Stellantis Leapmotor production could soon become a reality in Europe and North America, according to recent statements made by Stellantis CEO, Carlos Tavares. The multinational automotive corporation is reportedly pondering the manufacture of up to 150,000 low-cost EVs annually in Italy, in collaboration with its Chinese partner Leapmotor.

This move follows Stellantis becoming a strategic shareholder of Leapmotor, with a €1.5 billion investment aimed at bolstering Leapmotor’s global electric vehicle business. Leveraging Leapmotor’s cost-efficient EV ecosystem in China, Stellantis aims to fulfill the core goals of its Dare Forward 2030 plan.

Stellantis and Leapmotor partnership

Image Description: Stellantis CEO Carlos Tavares & Leapmotor Co-Founder Jiangming Zhu during the Stellantis & Leapmotor strategic cooperation signing ceremony in Hangzhou, China, on October 26, 2023. (Image Source: Stellantis Website)

The strategic partnership between Stellantis and Leapmotor, announced four months ago, appears to be deepening. There are reports that Stellantis is contemplating the manufacturing of Chinese EVs in Europe, a decision that could significantly impact the EV market.

Tavares has revealed plans to potentially manufacture electric vehicles utilizing technology from Chinese partner Leapmotor. Stellantis’s decision to buy a 21% stake in EV maker Zhejiang Leapmotor could position Stellantis as a leader in the global EV industry.

The company is also evaluating the option of building Leapmotor EVs at the Mirafiori complex in Turin, with potential production beginning from 2026 or 2027, aiming for 150,000 low-cost electric vehicles annually.

The Possible Setbacks

Tavares highlighted the possibility of Western governments blocking Chinese exports.

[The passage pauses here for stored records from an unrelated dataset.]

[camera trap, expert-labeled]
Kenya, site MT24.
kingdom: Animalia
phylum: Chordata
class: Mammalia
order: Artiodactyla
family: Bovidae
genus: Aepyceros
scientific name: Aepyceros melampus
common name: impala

“At one point in time, Western governments may be tempted to block Chinese exports,” Tavares stated. “We have the opportunity to assemble Leapmotor cars inside the bubble. It could be Europe it could be North America.”
The consideration for production locations includes Italy among others. Tavares emphasized that no Stellantis plant country would be excluded from these plans.

“any country that has a Stellantis plant” could build Leapmotor vehicles locally, he added.

The automotive industry faces pressure to reduce EV costs, which Tavares believes will lead to consolidation among automakers. Despite the industry’s competitive landscape, Tavares mentioned Stellantis is not pursuing significant deals at the moment. “We have enough on our plate,” he remarked, following recent denials of rumors regarding a merger with Renault.

The Future of EVs

Tavares predicts a future with fewer major automakers, possibly down to five. This consolidation is seen as necessary to compete with Chinese giants like BYD. The challenge, according to Tavares, is to sell EVs at the same price as vehicles with internal combustion engines (ICE) while still making a profit. He pointed out that Chinese EV manufacturers, including BYD, have a 30% production cost advantage over Western companies.

The CEO dismissed tariffs as a solution to the cost disparity. He also raised concerns about Chinese automakers building factories in Mexico to export vehicles to the U.S. This situation, Tavares suggested, could put the U.S. in a difficult position regarding the U.S.-Mexico-Canada trade agreement and impact Mexican workers.

With the possibility of Stellantis Leapmotor production in Europe and North America, the multinational automotive manufacturing corporation is well-positioned to make a significant contribution to the global EV market. The company’s strategic decisions signal a commitment to affordable and efficient electric vehicles, furthering the transition towards sustainable transportation.